Basically Quirks-mode would mean that IE should revert to its old broken box model, so I would expect to see elements appearing as the wrong width and possibly in the wrong place.
However I guess if you have already coded a layout that looks okay in IE5 (which always uses the broken model) then it won't really matter which mode the browser is in.
Re: WASP. The problem with their site is that they do not define the language of the page. While this obviously means that the page is not WCAG Priority 3 compliant (and makes for poor usability), until I can prove otherwise, I say the page is tentatively valid. I suspect that it's a simple oversight in their case.

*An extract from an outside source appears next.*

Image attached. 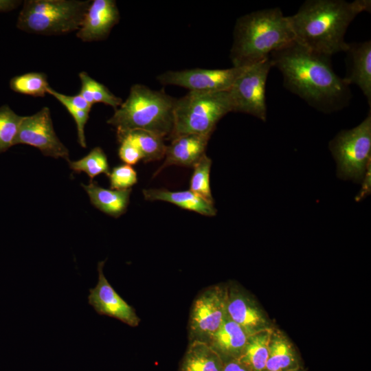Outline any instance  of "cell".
I'll list each match as a JSON object with an SVG mask.
<instances>
[{"label": "cell", "instance_id": "cell-1", "mask_svg": "<svg viewBox=\"0 0 371 371\" xmlns=\"http://www.w3.org/2000/svg\"><path fill=\"white\" fill-rule=\"evenodd\" d=\"M269 58L273 67L282 73L284 87L312 107L331 113L349 102V86L334 71L330 56L293 41Z\"/></svg>", "mask_w": 371, "mask_h": 371}, {"label": "cell", "instance_id": "cell-2", "mask_svg": "<svg viewBox=\"0 0 371 371\" xmlns=\"http://www.w3.org/2000/svg\"><path fill=\"white\" fill-rule=\"evenodd\" d=\"M370 0H307L289 20L297 44L315 52L331 56L345 52L348 27L362 12H370Z\"/></svg>", "mask_w": 371, "mask_h": 371}, {"label": "cell", "instance_id": "cell-3", "mask_svg": "<svg viewBox=\"0 0 371 371\" xmlns=\"http://www.w3.org/2000/svg\"><path fill=\"white\" fill-rule=\"evenodd\" d=\"M294 41L288 16L279 8H267L238 18L234 29L230 50L233 67H247Z\"/></svg>", "mask_w": 371, "mask_h": 371}, {"label": "cell", "instance_id": "cell-4", "mask_svg": "<svg viewBox=\"0 0 371 371\" xmlns=\"http://www.w3.org/2000/svg\"><path fill=\"white\" fill-rule=\"evenodd\" d=\"M175 100L163 91L133 85L126 100L106 122L116 128L117 133L142 129L170 138Z\"/></svg>", "mask_w": 371, "mask_h": 371}, {"label": "cell", "instance_id": "cell-5", "mask_svg": "<svg viewBox=\"0 0 371 371\" xmlns=\"http://www.w3.org/2000/svg\"><path fill=\"white\" fill-rule=\"evenodd\" d=\"M90 3L89 0H26L16 27L27 33L46 36L78 31Z\"/></svg>", "mask_w": 371, "mask_h": 371}, {"label": "cell", "instance_id": "cell-6", "mask_svg": "<svg viewBox=\"0 0 371 371\" xmlns=\"http://www.w3.org/2000/svg\"><path fill=\"white\" fill-rule=\"evenodd\" d=\"M230 112H232V106L228 91H189L175 100L170 138L186 134L211 136L218 121Z\"/></svg>", "mask_w": 371, "mask_h": 371}, {"label": "cell", "instance_id": "cell-7", "mask_svg": "<svg viewBox=\"0 0 371 371\" xmlns=\"http://www.w3.org/2000/svg\"><path fill=\"white\" fill-rule=\"evenodd\" d=\"M329 148L337 161L340 178L357 182L363 180L370 166V111L358 126L337 134L330 142Z\"/></svg>", "mask_w": 371, "mask_h": 371}, {"label": "cell", "instance_id": "cell-8", "mask_svg": "<svg viewBox=\"0 0 371 371\" xmlns=\"http://www.w3.org/2000/svg\"><path fill=\"white\" fill-rule=\"evenodd\" d=\"M270 58L247 66L228 90L232 112L253 115L262 121L267 118L265 87L271 68Z\"/></svg>", "mask_w": 371, "mask_h": 371}, {"label": "cell", "instance_id": "cell-9", "mask_svg": "<svg viewBox=\"0 0 371 371\" xmlns=\"http://www.w3.org/2000/svg\"><path fill=\"white\" fill-rule=\"evenodd\" d=\"M227 285L216 284L205 288L197 295L189 316V342L208 344L227 315Z\"/></svg>", "mask_w": 371, "mask_h": 371}, {"label": "cell", "instance_id": "cell-10", "mask_svg": "<svg viewBox=\"0 0 371 371\" xmlns=\"http://www.w3.org/2000/svg\"><path fill=\"white\" fill-rule=\"evenodd\" d=\"M247 67L229 69L194 68L180 71H167L157 79L164 85H175L189 91L212 93L228 91L237 77Z\"/></svg>", "mask_w": 371, "mask_h": 371}, {"label": "cell", "instance_id": "cell-11", "mask_svg": "<svg viewBox=\"0 0 371 371\" xmlns=\"http://www.w3.org/2000/svg\"><path fill=\"white\" fill-rule=\"evenodd\" d=\"M19 144L34 146L45 156L69 161V150L57 137L47 106L33 115L23 116L14 144Z\"/></svg>", "mask_w": 371, "mask_h": 371}, {"label": "cell", "instance_id": "cell-12", "mask_svg": "<svg viewBox=\"0 0 371 371\" xmlns=\"http://www.w3.org/2000/svg\"><path fill=\"white\" fill-rule=\"evenodd\" d=\"M104 262L100 261L98 264V281L94 288L89 289V304L100 315L115 318L132 327L137 326L140 319L135 310L116 292L105 278L103 273Z\"/></svg>", "mask_w": 371, "mask_h": 371}, {"label": "cell", "instance_id": "cell-13", "mask_svg": "<svg viewBox=\"0 0 371 371\" xmlns=\"http://www.w3.org/2000/svg\"><path fill=\"white\" fill-rule=\"evenodd\" d=\"M227 286L226 311L232 320L249 335L273 328L264 311L247 291L236 284Z\"/></svg>", "mask_w": 371, "mask_h": 371}, {"label": "cell", "instance_id": "cell-14", "mask_svg": "<svg viewBox=\"0 0 371 371\" xmlns=\"http://www.w3.org/2000/svg\"><path fill=\"white\" fill-rule=\"evenodd\" d=\"M119 21L120 12L115 1H91L76 36L83 42L104 40Z\"/></svg>", "mask_w": 371, "mask_h": 371}, {"label": "cell", "instance_id": "cell-15", "mask_svg": "<svg viewBox=\"0 0 371 371\" xmlns=\"http://www.w3.org/2000/svg\"><path fill=\"white\" fill-rule=\"evenodd\" d=\"M346 73L343 80L348 86L357 85L371 105V42L348 43Z\"/></svg>", "mask_w": 371, "mask_h": 371}, {"label": "cell", "instance_id": "cell-16", "mask_svg": "<svg viewBox=\"0 0 371 371\" xmlns=\"http://www.w3.org/2000/svg\"><path fill=\"white\" fill-rule=\"evenodd\" d=\"M210 137L207 135L186 134L172 139L171 143L166 146L164 161L154 177L170 166L193 167L205 154Z\"/></svg>", "mask_w": 371, "mask_h": 371}, {"label": "cell", "instance_id": "cell-17", "mask_svg": "<svg viewBox=\"0 0 371 371\" xmlns=\"http://www.w3.org/2000/svg\"><path fill=\"white\" fill-rule=\"evenodd\" d=\"M249 336L241 326L226 315L207 344L221 357L223 362L238 359Z\"/></svg>", "mask_w": 371, "mask_h": 371}, {"label": "cell", "instance_id": "cell-18", "mask_svg": "<svg viewBox=\"0 0 371 371\" xmlns=\"http://www.w3.org/2000/svg\"><path fill=\"white\" fill-rule=\"evenodd\" d=\"M302 368L301 359L291 341L282 331L273 328L264 371H291Z\"/></svg>", "mask_w": 371, "mask_h": 371}, {"label": "cell", "instance_id": "cell-19", "mask_svg": "<svg viewBox=\"0 0 371 371\" xmlns=\"http://www.w3.org/2000/svg\"><path fill=\"white\" fill-rule=\"evenodd\" d=\"M144 197L149 201H166L182 209L193 211L206 216H214L216 210L212 203L190 190L173 192L165 188L144 189Z\"/></svg>", "mask_w": 371, "mask_h": 371}, {"label": "cell", "instance_id": "cell-20", "mask_svg": "<svg viewBox=\"0 0 371 371\" xmlns=\"http://www.w3.org/2000/svg\"><path fill=\"white\" fill-rule=\"evenodd\" d=\"M88 194L91 203L102 212L114 218H118L127 210L131 188L112 190L102 188L96 182L90 181L88 185L82 183Z\"/></svg>", "mask_w": 371, "mask_h": 371}, {"label": "cell", "instance_id": "cell-21", "mask_svg": "<svg viewBox=\"0 0 371 371\" xmlns=\"http://www.w3.org/2000/svg\"><path fill=\"white\" fill-rule=\"evenodd\" d=\"M221 357L206 343L189 342L179 371H223Z\"/></svg>", "mask_w": 371, "mask_h": 371}, {"label": "cell", "instance_id": "cell-22", "mask_svg": "<svg viewBox=\"0 0 371 371\" xmlns=\"http://www.w3.org/2000/svg\"><path fill=\"white\" fill-rule=\"evenodd\" d=\"M273 328L249 336L238 361L249 371H264Z\"/></svg>", "mask_w": 371, "mask_h": 371}, {"label": "cell", "instance_id": "cell-23", "mask_svg": "<svg viewBox=\"0 0 371 371\" xmlns=\"http://www.w3.org/2000/svg\"><path fill=\"white\" fill-rule=\"evenodd\" d=\"M126 135L136 144L143 155L144 162H150L163 159L165 156L166 145L164 137L153 132L135 129L117 133V137Z\"/></svg>", "mask_w": 371, "mask_h": 371}, {"label": "cell", "instance_id": "cell-24", "mask_svg": "<svg viewBox=\"0 0 371 371\" xmlns=\"http://www.w3.org/2000/svg\"><path fill=\"white\" fill-rule=\"evenodd\" d=\"M78 76L81 82L79 94L91 106L95 103H102L115 110L122 104V98L115 95L105 85L91 78L87 72L82 71Z\"/></svg>", "mask_w": 371, "mask_h": 371}, {"label": "cell", "instance_id": "cell-25", "mask_svg": "<svg viewBox=\"0 0 371 371\" xmlns=\"http://www.w3.org/2000/svg\"><path fill=\"white\" fill-rule=\"evenodd\" d=\"M10 87L18 93L33 97H44L50 86L45 73L29 72L11 78Z\"/></svg>", "mask_w": 371, "mask_h": 371}, {"label": "cell", "instance_id": "cell-26", "mask_svg": "<svg viewBox=\"0 0 371 371\" xmlns=\"http://www.w3.org/2000/svg\"><path fill=\"white\" fill-rule=\"evenodd\" d=\"M69 168L76 173L85 172L91 179L100 175L109 176L110 168L107 157L100 147L93 148L88 155L78 161H69Z\"/></svg>", "mask_w": 371, "mask_h": 371}, {"label": "cell", "instance_id": "cell-27", "mask_svg": "<svg viewBox=\"0 0 371 371\" xmlns=\"http://www.w3.org/2000/svg\"><path fill=\"white\" fill-rule=\"evenodd\" d=\"M212 163V159L204 154L194 164L189 190L205 200L214 203L210 180Z\"/></svg>", "mask_w": 371, "mask_h": 371}, {"label": "cell", "instance_id": "cell-28", "mask_svg": "<svg viewBox=\"0 0 371 371\" xmlns=\"http://www.w3.org/2000/svg\"><path fill=\"white\" fill-rule=\"evenodd\" d=\"M23 116L17 115L7 105L0 106V153L14 146Z\"/></svg>", "mask_w": 371, "mask_h": 371}, {"label": "cell", "instance_id": "cell-29", "mask_svg": "<svg viewBox=\"0 0 371 371\" xmlns=\"http://www.w3.org/2000/svg\"><path fill=\"white\" fill-rule=\"evenodd\" d=\"M108 177L112 190L131 189L137 182V172L131 166L127 164L114 167Z\"/></svg>", "mask_w": 371, "mask_h": 371}, {"label": "cell", "instance_id": "cell-30", "mask_svg": "<svg viewBox=\"0 0 371 371\" xmlns=\"http://www.w3.org/2000/svg\"><path fill=\"white\" fill-rule=\"evenodd\" d=\"M117 139L120 144L118 155L125 164L132 166L143 160L141 151L130 137L122 135L118 136Z\"/></svg>", "mask_w": 371, "mask_h": 371}, {"label": "cell", "instance_id": "cell-31", "mask_svg": "<svg viewBox=\"0 0 371 371\" xmlns=\"http://www.w3.org/2000/svg\"><path fill=\"white\" fill-rule=\"evenodd\" d=\"M223 371H249L238 359L224 361Z\"/></svg>", "mask_w": 371, "mask_h": 371}, {"label": "cell", "instance_id": "cell-32", "mask_svg": "<svg viewBox=\"0 0 371 371\" xmlns=\"http://www.w3.org/2000/svg\"><path fill=\"white\" fill-rule=\"evenodd\" d=\"M21 3L18 0H0V12H9L16 9Z\"/></svg>", "mask_w": 371, "mask_h": 371}, {"label": "cell", "instance_id": "cell-33", "mask_svg": "<svg viewBox=\"0 0 371 371\" xmlns=\"http://www.w3.org/2000/svg\"><path fill=\"white\" fill-rule=\"evenodd\" d=\"M291 371H306V370L304 368H300V369H298V370H291Z\"/></svg>", "mask_w": 371, "mask_h": 371}]
</instances>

For ALA, however, I won't concede. I reckon ALA is invalid, and this is the point I want to make about the validator: it can't check everything - not because it's buggy, but because it only looks at document structure compared with the DTD. ALA is structurally valid, but the XHTML 1.0 spec is more than just that. The validator doesn't check for MIME type, and it doesn't check for character encoding - but that doesn't mean that these two issues don't matter.
Would it be suggested to remove the prolog and continue to use the metadata for declaring charset?
If the prolog isn't causing trouble, you can keep it - however, the best way of defining the charset is with a HTTP header - so the browser knows what charset to use before it starts to render the document. If you do that, you don't need either the xml prolog or the meta tag in the document itself.
W3C Recommendation for XHTML 1.1. Uses (surprise surprise!) XHTML 1.1.
Well, that is surprising - considering that the HTML 4.01 specs [w3.org] are written with a transient dtd and include align="center" and stuff ;)
It could easily report the MIME type. A lot of other spiders already do this. Might want to suggest it as a feature.
The validator does check for character encoding. It complains if the charset isn't declared, and fails to parse the page at all if there are invalid characters in it.